→ **DATA**:

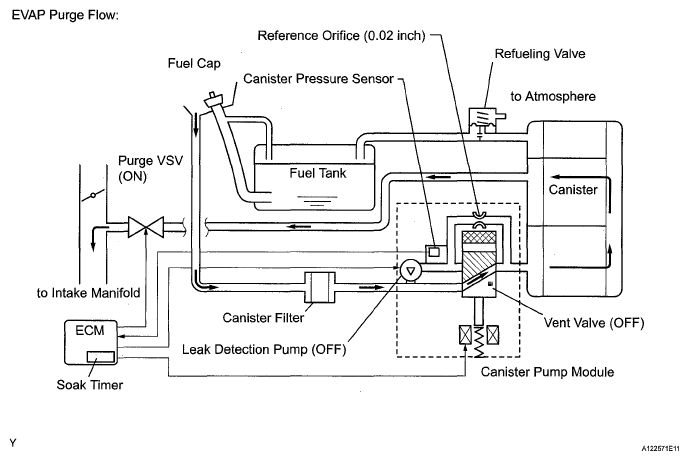 EVAP Purge Flow:

Reference Orifice (0.02 inch)

Refueling Valve

Fuel Cap

Canister Pressure Sensor

to Atmosphere

Purge VSV (ON)

Fuel Tank

Canister

to Intake Manifold

Canister Filter

Vent Valve (OFF)

ECM

Leak Detection Pump (OFF)

Canister Pump Module

Soak Timer

Y

A122571E11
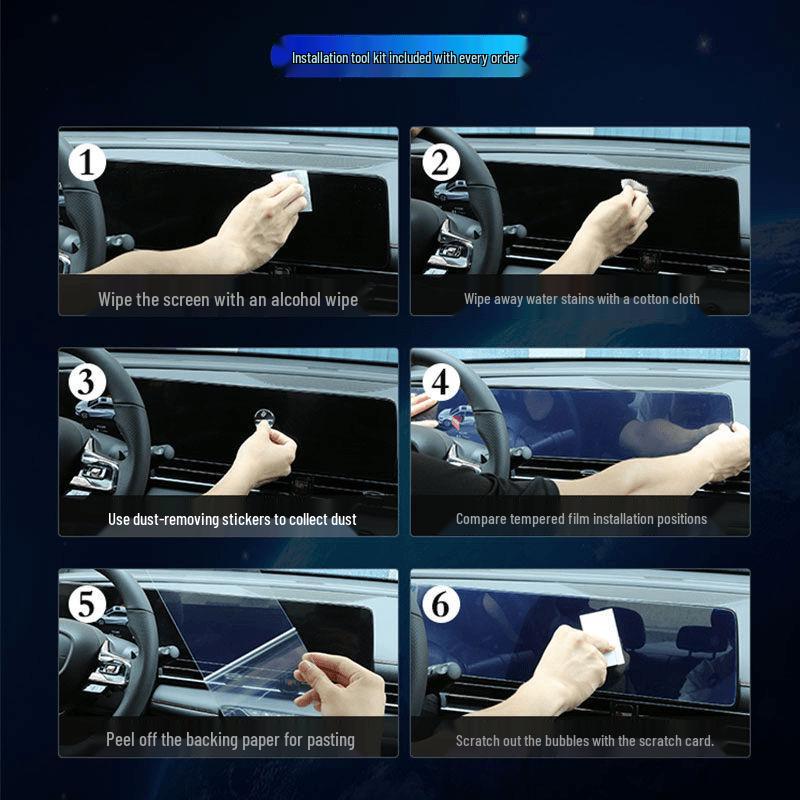 Installation tool kit included with every order

1
Wipe the screen with an alcohol wipe

2
Wipe away water stains with a cotton cloth

3
Use dust-removing stickers to collect dust

4
Compare tempered film installation positions

5
Peel off the backing paper for pasting

6
Scratch out the bubbles with the scratch card.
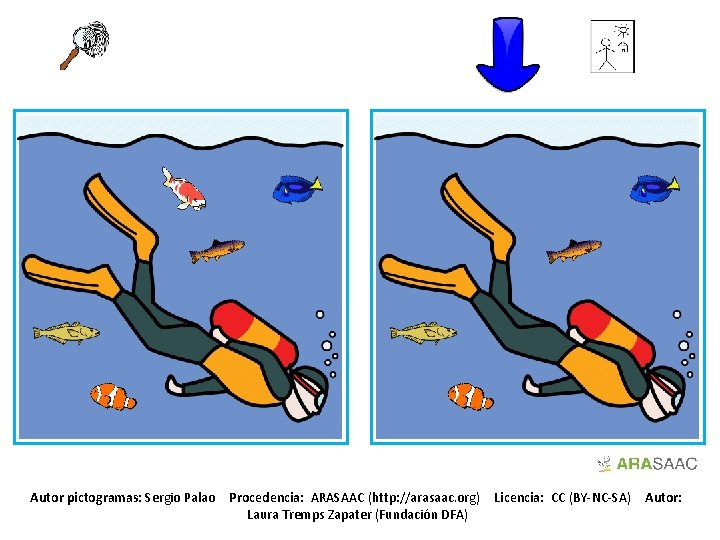 ARASAAC

Autor pictogramas: Sergio Palao Procedencia: ARASAAC (http://arasaac.org) Licencia: CC (BY-NC-SA) Autor: Laura Tremps Zapater (Fundación DFA)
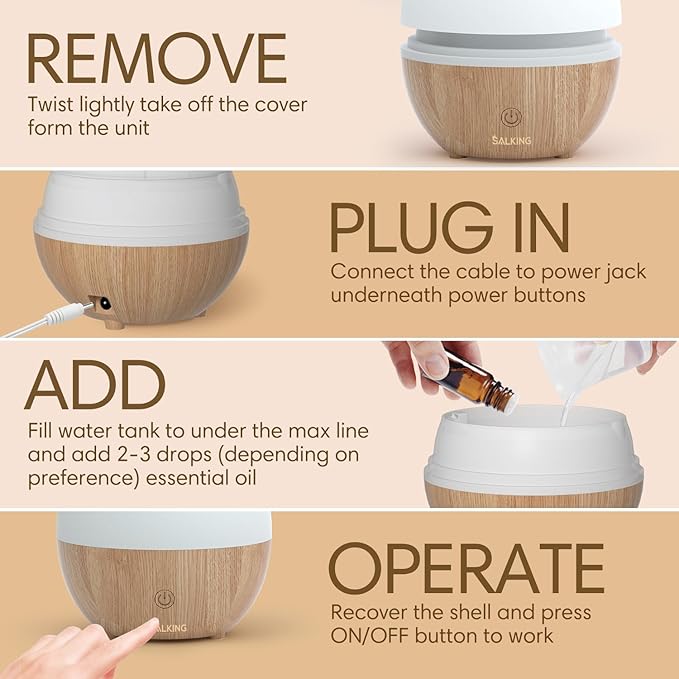 REMOVE
Twist lightly take off the cover form the unit

SALKING

PLUG IN
Connect the cable to power jack underneath power buttons

ADD
Fill water tank to under the max line and add 2-3 drops (depending on preference) essential oil

OPERATE
Recover the shell and press ON/OFF button to work

SALKING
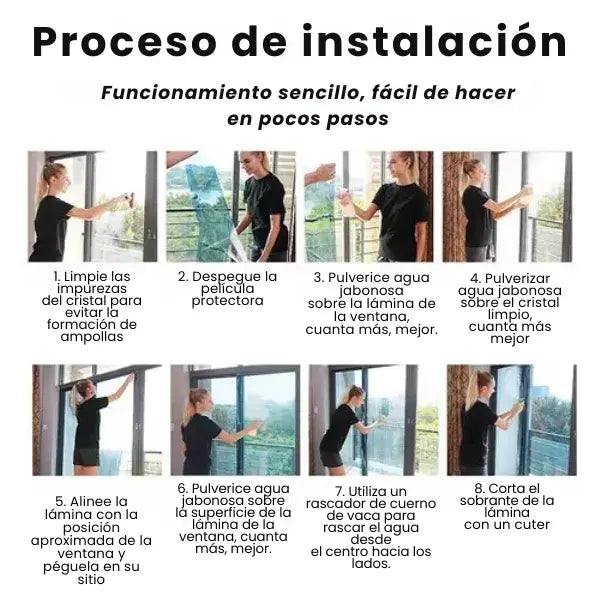 Proceso de instalación

Funcionamiento sencillo, fácil de hacer en pocos pasos

1. Limpie las impurezas del cristal para evitar la formación de ampollas

2. Despegue la película protectora

3. Pulverice agua jabonosa sobre la lámina de la ventana, cuanta más, mejor.

4. Pulverizar agua jabonosa sobre el cristal limpio, cuanta más mejor

5. Alinee la lámina con la posición aproximada de la ventana y péguela en su sitio

6. Pulverice agua jabonosa sobre la superficie de la lámina de la ventana, cuanta más, mejor.

7. Utiliza un rascador de cuerno de vaca para rascar el agua desde el centro hacia los lados.

8. Corta el sobrante de la lámina con un cuter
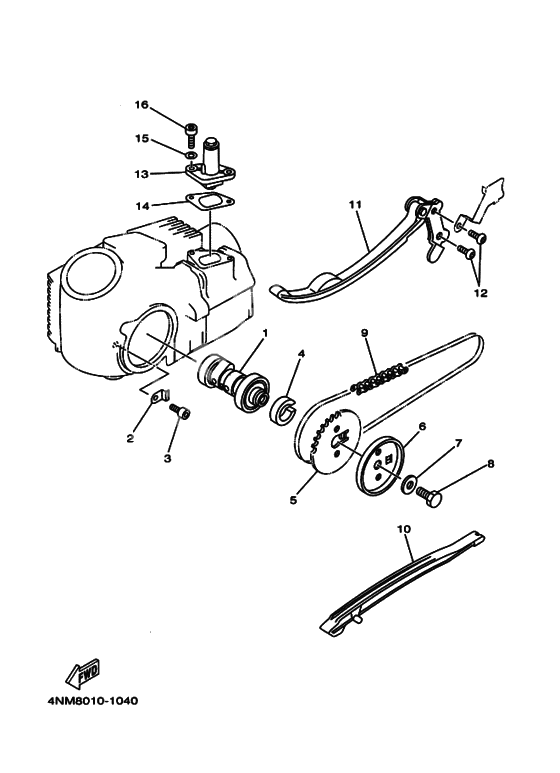 16
15
13
14
11
12
1
4
9
2
3
6
7
8
5
10
FWD
4NM8010-1040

→ **EXERCISE PROMPT**:
The line with "Proceso de instalación" and each line after it, through the final line of the data, are to be duplicated exactly, with pictures left out and nothing more included.

→ **YOUR SOLUTION**:
 Proceso de instalación

Funcionamiento sencillo, fácil de hacer en pocos pasos

1. Limpie las impurezas del cristal para evitar la formación de ampollas

2. Despegue la película protectora

3. Pulverice agua jabonosa sobre la lámina de la ventana, cuanta más, mejor.

4. Pulverizar agua jabonosa sobre el cristal limpio, cuanta más mejor

5. Alinee la lámina con la posición aproximada de la ventana y péguela en su sitio

6. Pulverice agua jabonosa sobre la superficie de la lámina de la ventana, cuanta más, mejor.

7. Utiliza un rascador de cuerno de vaca para rascar el agua desde el centro hacia los lados.

8. Corta el sobrante de la lámina con un cuter
 16
15
13
14
11
12
1
4
9
2
3
6
7
8
5
10
FWD
4NM8010-1040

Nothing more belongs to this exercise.